Осенью, в Скорбный Год, Морвен отослала Турина через горы в сопровождении двух старых слуг, наказав им обязательно разыскать дорогу в Зачарованное Королевство. Так, в горестную историю эльфов вплелась и судьба Турина, и потому дошла до наших дней в «Нарн и Хин Хурин», Сказании о Детях Хурина. Это самая длинная из баллад, сохранившаяся от Стародавних Дней. Мы рассказываем ее здесь, потому что и она связана с судьбой Сильмариллов и эльфийского народа. Печальна эта история. В ней слишком много горя и самых черных злодейств Моргота Бауглира.

В начале года у Морвен родилась дочь. Ей дали имя Ниэнор, Грустинка.

К этому времени, преодолев немалые опасности, Турин и его спутники уже подходили к Дориату. Здесь встретил их Белег Тугой Лук, охранявший границы Короля Тингола, и отвел в Менегрот. Тингол, памятуя о заслугах Хурина Стойкого, принял мальчика на воспитание. Давно уже прошло время, когда Король Дориата с пренебрежением относился к людям; теперь он благоволил Домам Друзей Эльфов. Он даже отправил гонцов в Хитлум, приглашая Морвен пожаловать в Дориат, но она не нашла в себе силы покинуть дом, где все напоминало о Хурине, и только передала посланцам короля ценнейшую из реликвий Дома Хадора – Шлем Дракона Дор Ломина.

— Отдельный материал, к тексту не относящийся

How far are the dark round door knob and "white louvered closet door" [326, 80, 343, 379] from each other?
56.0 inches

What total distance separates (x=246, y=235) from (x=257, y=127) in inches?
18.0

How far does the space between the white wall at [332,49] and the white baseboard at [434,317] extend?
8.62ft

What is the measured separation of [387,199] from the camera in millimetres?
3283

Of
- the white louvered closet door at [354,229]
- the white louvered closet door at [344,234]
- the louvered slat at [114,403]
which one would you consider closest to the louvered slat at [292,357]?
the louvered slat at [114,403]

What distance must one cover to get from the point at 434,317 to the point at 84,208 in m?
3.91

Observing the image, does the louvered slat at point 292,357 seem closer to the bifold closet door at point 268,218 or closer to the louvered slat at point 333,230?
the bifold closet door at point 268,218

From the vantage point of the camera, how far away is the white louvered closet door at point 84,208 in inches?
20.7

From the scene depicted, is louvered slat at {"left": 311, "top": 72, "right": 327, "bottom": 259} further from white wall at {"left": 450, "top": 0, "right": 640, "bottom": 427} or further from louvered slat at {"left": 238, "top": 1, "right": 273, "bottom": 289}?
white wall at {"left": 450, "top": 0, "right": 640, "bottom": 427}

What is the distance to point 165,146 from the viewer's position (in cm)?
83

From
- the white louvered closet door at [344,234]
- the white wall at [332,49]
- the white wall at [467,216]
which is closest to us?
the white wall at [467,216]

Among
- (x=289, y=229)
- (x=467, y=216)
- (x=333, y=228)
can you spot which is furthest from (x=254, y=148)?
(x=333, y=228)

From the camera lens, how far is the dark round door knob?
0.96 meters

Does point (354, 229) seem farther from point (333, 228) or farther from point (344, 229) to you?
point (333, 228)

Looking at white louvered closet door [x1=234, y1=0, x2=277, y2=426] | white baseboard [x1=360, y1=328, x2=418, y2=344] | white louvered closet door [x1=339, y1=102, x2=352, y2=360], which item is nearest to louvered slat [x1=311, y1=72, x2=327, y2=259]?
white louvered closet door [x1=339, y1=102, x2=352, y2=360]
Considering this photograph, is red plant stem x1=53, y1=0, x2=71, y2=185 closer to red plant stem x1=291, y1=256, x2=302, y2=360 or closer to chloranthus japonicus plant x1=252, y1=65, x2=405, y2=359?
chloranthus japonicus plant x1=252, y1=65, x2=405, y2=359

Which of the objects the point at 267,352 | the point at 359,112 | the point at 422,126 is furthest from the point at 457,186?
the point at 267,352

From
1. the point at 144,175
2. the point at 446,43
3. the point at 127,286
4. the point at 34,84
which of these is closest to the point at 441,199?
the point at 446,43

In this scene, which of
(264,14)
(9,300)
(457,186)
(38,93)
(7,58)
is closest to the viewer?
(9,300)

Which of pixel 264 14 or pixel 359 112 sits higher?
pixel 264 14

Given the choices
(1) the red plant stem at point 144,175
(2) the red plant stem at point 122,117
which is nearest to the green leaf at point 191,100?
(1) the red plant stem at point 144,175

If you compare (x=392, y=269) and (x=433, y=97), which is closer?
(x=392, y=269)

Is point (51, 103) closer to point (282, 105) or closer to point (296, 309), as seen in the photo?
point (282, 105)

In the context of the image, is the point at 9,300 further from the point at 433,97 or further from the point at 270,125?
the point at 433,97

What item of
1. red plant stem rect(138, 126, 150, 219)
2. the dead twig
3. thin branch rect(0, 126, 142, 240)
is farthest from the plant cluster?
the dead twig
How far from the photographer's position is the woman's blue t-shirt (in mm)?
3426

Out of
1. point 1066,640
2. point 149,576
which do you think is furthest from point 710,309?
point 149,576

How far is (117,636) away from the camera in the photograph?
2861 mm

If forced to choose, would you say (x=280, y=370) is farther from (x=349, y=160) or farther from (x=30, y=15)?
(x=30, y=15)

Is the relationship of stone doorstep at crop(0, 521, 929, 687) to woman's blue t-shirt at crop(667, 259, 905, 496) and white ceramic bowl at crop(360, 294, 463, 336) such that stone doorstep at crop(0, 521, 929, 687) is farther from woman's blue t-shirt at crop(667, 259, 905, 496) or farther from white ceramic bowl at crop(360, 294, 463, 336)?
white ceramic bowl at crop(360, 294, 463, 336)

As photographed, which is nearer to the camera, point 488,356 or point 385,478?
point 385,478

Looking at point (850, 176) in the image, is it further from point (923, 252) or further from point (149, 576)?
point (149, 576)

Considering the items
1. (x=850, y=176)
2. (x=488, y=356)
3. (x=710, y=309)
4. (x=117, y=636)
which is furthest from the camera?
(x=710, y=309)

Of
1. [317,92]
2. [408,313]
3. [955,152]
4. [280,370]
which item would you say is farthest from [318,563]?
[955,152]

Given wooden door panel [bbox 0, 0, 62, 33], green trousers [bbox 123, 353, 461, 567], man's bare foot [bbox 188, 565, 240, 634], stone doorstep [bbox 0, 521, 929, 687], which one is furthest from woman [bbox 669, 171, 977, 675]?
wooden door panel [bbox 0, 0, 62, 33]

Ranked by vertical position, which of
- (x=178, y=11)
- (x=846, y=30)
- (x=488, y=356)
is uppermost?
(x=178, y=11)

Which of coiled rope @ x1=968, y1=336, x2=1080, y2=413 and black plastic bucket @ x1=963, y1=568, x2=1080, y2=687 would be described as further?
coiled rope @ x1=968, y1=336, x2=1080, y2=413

Турин рос крепким и красивым мальчиком, только уж очень печальным. Он тосковал по дому. Девять лет прожил он в Дориате, и постепенно время залечило боль разлуки. Иногда гонцы Короля уходили на север и, если случалось, заворачивали в Хитлум. По возвращении они приносили хорошие вести о Морвен и Ниэнор, но однажды не вернулись, и Король отказался посылать других. Турин был уже сильным, рослым юношей. Он понимал: с матерью и сестрой что-то случилось. Не в силах сидеть в безопасном Дориате, Турин предстал перед Королем и просил дать ему меч и кольчугу. Надев Шлем Дракона Дор Ломина, он ушел на границу и там провел три года в непрестанных стычках с орками, сражаясь бок о бок с Белегом и по-настоящему сдружившись с ним. Наконец, он вернулся, грязный, заросший, в потрепанной одежде, в доспехах, носивших следы долгих странствий в глуши.

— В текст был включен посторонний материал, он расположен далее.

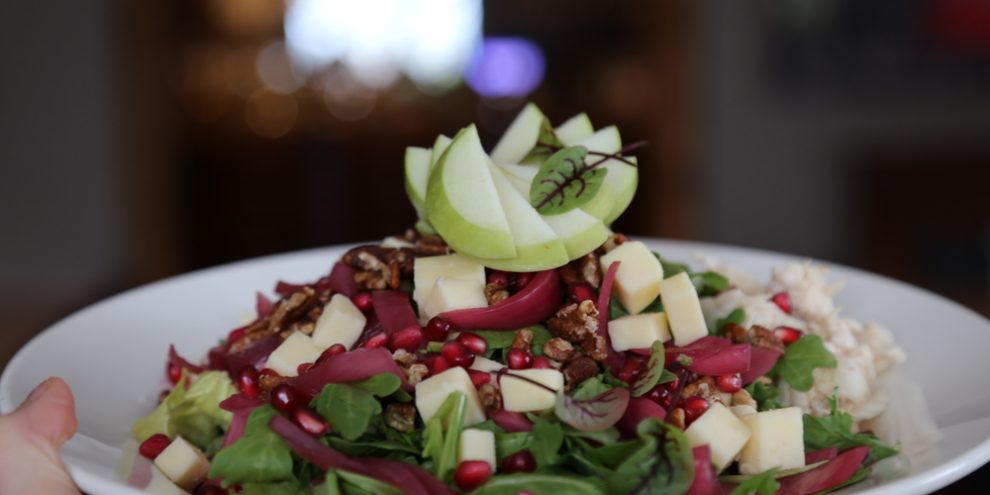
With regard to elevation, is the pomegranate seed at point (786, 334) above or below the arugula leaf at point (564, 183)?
below

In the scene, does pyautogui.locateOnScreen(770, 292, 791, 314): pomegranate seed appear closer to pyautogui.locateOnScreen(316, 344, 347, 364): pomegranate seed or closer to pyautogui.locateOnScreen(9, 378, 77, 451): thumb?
pyautogui.locateOnScreen(316, 344, 347, 364): pomegranate seed

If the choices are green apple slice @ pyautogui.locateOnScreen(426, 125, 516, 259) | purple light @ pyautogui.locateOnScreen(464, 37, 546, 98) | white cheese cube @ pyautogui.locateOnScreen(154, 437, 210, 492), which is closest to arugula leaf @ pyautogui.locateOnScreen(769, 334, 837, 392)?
green apple slice @ pyautogui.locateOnScreen(426, 125, 516, 259)

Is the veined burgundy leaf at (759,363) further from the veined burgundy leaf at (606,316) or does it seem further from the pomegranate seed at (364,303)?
the pomegranate seed at (364,303)

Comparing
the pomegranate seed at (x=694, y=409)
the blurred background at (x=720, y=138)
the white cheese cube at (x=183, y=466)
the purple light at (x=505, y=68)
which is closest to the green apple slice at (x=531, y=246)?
the pomegranate seed at (x=694, y=409)

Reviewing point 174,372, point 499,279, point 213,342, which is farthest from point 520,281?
point 213,342

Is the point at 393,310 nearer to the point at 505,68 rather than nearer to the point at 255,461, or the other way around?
the point at 255,461

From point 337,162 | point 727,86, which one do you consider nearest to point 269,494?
point 727,86

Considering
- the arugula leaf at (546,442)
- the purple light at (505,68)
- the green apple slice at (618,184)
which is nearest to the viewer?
the arugula leaf at (546,442)
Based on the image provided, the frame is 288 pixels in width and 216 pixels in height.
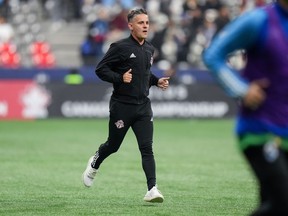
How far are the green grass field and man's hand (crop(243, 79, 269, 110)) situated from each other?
3828 millimetres

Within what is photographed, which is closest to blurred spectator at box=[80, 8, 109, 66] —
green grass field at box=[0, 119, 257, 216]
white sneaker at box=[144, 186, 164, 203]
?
green grass field at box=[0, 119, 257, 216]

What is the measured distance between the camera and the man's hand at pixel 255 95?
248 inches

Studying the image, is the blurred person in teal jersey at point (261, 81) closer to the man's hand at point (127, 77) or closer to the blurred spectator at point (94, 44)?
the man's hand at point (127, 77)

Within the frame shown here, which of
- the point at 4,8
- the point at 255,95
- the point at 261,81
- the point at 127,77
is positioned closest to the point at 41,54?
the point at 4,8

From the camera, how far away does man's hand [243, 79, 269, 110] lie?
6.29 metres

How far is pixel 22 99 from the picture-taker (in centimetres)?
2564

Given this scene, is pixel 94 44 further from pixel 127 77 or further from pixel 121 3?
pixel 127 77

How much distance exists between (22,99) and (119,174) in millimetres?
11536

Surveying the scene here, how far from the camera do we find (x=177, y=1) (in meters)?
31.5

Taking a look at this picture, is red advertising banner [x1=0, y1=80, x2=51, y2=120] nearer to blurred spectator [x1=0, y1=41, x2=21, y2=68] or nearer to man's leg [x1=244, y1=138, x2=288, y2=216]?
blurred spectator [x1=0, y1=41, x2=21, y2=68]

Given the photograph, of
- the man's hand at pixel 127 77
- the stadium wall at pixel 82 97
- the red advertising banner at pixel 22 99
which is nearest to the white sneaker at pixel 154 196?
the man's hand at pixel 127 77

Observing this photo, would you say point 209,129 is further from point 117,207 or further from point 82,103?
point 117,207

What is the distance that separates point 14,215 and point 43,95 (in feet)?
52.6

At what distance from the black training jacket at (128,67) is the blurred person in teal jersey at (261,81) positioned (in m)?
4.49
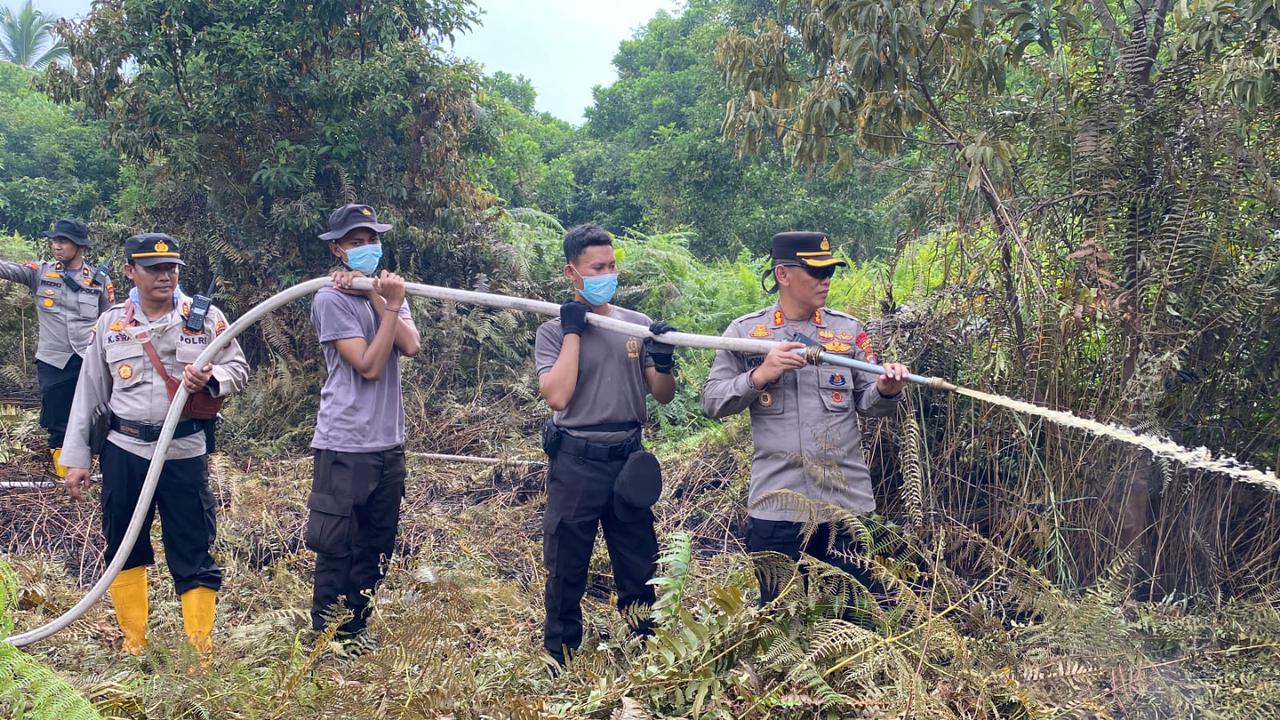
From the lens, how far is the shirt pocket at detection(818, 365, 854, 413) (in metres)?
3.57

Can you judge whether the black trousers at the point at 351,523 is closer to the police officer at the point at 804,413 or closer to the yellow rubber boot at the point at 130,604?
the yellow rubber boot at the point at 130,604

Жил в Дориате эльф из народа Нандоров по имени Саэрос, занимавший не последнее место на советах Короля. Турину он давно завидовал, потому что приемный сын Тингола пользовался у всех почетом и уважением. И вот оказавшись за столом напротив Турина, он пренебрежительно бросил:

– Если уж мужи Хитлума столь неотесаны и косматы, каковы же их женщины? Бегают, поди, как олени, по лесам, одетые только в собственные волосы!

Гнев ударил Турину в голову. Схватил он тяжелый кувшин для вина и, запустив в эльфа, ранил его.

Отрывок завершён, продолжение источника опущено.